Example floating
IMG-20260621-WA0028
BeritaHome

Legislator Yanto Yatam Apresiasi Respon Pemprov PBD dan Pemda Sorong Selatan Soal Tuntutan Ganti Rugi Masyarakat Adat Kais

0
×

Legislator Yanto Yatam Apresiasi Respon Pemprov PBD dan Pemda Sorong Selatan Soal Tuntutan Ganti Rugi Masyarakat Adat Kais

Sebarkan artikel ini

Sorong, Detikpapua.Net– Anggota DPR Provinsi Papua Barat Daya dari Daerah Pemilihan (Dapil) Sorong Selatan, Yanto Yatam, A.Md.,S.Sos menyampaikan apresiasi tinggi terhadap respon positif Pemerintah Provinsi Papua Barat Daya bersama Pemerintah Kabupaten Sorong Selatan dalam menindaklanjuti tuntutan hak ganti rugi masyarakat adat wilayah Kais Imekko, Kabupaten Sorong Selatan.

Sebelumnya, aspirasi mengenai hak ganti rugi ini telah diperjuangkan oleh masyarakat melalui Legislator Yanto Yatam selaku wakil rakyat dari Sorong Selatan yang ada di Komisi I DPR PBD. Aspirasi tersebut telah dibahas dalam tahap-tahap sebelumnya bersama Komisi I serta melibatkan Pemda Sorong Selatan dan Pemprov PBD, hingga akhirnya mendapatkan tindak lanjut konkret.

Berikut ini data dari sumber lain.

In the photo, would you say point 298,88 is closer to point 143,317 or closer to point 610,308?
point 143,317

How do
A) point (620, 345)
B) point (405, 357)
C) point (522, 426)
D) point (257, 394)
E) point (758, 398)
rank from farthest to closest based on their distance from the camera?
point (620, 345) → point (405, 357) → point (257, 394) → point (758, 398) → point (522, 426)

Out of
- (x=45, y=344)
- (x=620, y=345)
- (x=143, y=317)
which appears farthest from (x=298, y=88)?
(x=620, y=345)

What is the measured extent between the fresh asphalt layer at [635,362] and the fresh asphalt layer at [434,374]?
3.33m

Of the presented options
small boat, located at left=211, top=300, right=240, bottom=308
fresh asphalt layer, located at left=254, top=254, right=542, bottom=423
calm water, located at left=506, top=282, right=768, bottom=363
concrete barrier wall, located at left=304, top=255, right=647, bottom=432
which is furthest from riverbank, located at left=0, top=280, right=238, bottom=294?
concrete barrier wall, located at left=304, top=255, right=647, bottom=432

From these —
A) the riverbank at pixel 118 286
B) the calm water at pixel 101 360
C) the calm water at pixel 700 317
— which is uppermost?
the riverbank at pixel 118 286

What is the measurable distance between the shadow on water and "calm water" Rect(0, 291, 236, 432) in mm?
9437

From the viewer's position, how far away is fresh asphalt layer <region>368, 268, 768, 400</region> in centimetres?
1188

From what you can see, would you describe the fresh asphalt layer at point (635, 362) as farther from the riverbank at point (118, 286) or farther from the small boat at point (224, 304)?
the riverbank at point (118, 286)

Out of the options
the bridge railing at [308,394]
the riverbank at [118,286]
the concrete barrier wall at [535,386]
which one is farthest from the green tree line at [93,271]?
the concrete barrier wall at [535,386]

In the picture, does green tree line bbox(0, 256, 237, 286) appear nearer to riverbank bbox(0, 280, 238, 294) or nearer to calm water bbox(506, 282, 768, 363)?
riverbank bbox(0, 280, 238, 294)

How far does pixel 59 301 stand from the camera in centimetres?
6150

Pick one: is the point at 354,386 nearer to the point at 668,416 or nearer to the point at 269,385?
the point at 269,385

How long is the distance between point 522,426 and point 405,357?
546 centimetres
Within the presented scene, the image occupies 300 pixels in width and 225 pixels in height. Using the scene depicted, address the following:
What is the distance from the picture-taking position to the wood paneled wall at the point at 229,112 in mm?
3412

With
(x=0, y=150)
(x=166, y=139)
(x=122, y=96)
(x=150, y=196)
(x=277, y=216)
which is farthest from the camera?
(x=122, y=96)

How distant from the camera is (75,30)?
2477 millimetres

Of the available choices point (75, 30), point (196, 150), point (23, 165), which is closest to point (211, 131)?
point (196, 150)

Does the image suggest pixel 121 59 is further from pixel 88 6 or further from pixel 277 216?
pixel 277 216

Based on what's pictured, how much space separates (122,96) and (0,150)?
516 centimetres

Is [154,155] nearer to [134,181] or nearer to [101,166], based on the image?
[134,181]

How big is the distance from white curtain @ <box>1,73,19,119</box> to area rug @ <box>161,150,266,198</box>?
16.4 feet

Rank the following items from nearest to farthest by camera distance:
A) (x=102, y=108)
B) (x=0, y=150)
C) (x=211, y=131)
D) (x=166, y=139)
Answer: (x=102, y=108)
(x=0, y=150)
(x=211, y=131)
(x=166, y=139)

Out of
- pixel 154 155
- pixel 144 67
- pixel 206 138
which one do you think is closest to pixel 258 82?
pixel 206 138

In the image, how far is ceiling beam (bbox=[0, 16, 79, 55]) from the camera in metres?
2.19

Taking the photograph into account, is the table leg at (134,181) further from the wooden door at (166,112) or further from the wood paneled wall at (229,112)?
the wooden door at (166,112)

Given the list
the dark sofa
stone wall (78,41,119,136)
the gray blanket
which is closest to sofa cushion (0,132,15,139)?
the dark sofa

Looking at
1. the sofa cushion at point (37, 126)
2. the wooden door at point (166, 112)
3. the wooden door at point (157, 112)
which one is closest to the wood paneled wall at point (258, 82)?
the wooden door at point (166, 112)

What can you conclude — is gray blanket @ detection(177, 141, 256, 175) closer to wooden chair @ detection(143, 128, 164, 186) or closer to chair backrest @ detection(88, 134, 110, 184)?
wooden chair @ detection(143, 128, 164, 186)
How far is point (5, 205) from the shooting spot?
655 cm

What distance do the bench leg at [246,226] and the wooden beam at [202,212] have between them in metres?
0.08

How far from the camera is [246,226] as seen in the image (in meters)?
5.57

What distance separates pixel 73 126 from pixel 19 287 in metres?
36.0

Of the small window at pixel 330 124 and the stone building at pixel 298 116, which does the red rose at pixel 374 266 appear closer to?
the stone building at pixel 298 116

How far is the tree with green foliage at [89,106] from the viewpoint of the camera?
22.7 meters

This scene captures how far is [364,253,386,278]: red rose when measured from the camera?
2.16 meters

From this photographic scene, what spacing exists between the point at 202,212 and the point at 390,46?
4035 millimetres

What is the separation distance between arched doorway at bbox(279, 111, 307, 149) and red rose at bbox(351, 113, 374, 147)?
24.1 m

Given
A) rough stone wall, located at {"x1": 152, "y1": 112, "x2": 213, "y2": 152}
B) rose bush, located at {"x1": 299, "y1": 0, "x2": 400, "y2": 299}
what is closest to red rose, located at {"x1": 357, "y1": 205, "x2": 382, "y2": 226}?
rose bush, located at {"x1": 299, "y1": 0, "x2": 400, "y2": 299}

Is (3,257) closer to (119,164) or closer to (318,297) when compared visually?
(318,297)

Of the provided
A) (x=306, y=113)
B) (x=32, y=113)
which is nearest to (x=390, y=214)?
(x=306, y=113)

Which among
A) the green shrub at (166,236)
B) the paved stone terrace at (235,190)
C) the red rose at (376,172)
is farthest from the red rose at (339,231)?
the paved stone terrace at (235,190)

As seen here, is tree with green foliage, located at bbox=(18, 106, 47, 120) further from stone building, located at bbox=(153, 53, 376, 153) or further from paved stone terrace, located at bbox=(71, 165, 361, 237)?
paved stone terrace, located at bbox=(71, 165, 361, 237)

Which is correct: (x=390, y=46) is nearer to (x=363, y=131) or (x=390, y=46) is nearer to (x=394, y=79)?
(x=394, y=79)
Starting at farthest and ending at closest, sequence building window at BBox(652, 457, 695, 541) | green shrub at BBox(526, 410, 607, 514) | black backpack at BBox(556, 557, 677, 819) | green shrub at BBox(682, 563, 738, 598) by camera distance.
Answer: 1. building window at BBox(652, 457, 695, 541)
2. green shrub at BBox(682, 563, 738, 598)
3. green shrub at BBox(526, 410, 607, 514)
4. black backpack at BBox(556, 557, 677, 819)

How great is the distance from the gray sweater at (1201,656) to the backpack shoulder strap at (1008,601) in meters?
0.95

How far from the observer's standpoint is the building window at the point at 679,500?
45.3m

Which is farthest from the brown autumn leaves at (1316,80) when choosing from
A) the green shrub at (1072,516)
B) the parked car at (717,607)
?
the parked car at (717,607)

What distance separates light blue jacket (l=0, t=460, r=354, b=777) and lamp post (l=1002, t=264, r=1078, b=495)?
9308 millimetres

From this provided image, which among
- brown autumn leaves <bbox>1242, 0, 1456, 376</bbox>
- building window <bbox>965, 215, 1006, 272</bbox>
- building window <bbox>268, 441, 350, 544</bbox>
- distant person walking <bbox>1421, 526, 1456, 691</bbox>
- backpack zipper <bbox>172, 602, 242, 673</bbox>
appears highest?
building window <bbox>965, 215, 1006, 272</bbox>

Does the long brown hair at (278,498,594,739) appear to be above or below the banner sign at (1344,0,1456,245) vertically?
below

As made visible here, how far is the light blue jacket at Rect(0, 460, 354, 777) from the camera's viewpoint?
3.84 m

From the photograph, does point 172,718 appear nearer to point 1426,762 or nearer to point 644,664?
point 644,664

Adapun aspirasi yang diperjuangkan masyarakat diantaranya tuntutan Marga Meles terkait penyelesaian hak tanah adat di kawasan Pelabuhan Wisimar, serta ganti rugi pembangunan jalan yang menghubungkan wilayah Kais dan Kais Darat di Imekko.

Selain itu, masyarakat juga menuntut tanggung jawab perusahaan PT Wanagalang atas aktivitas pengangkutan kayu yang dilakukan di wilayah tersebut, yang hingga kini belum disertai pembayaran ganti rugi kepada masyarakat adat. Tak hanya itu, Marga Saimar juga menyampaikan tuntutan atas hak wilayah adat mereka yang saat ini tengah berproses melalui jalur hukum.

Pembahasan lanjutan terkait hal ini digelar di Kantor Gubernur Papua Barat Daya pada hari Rabu, 8 Juli 2026 dipimpin oleh Wagub Ahmad Nausrau bersama Bupati dan Wakil Bupati Sorong Selatan, Ketua dan Anggota Komisi I DPR PBD serta sejumlah pihak berkepentingan lainnya.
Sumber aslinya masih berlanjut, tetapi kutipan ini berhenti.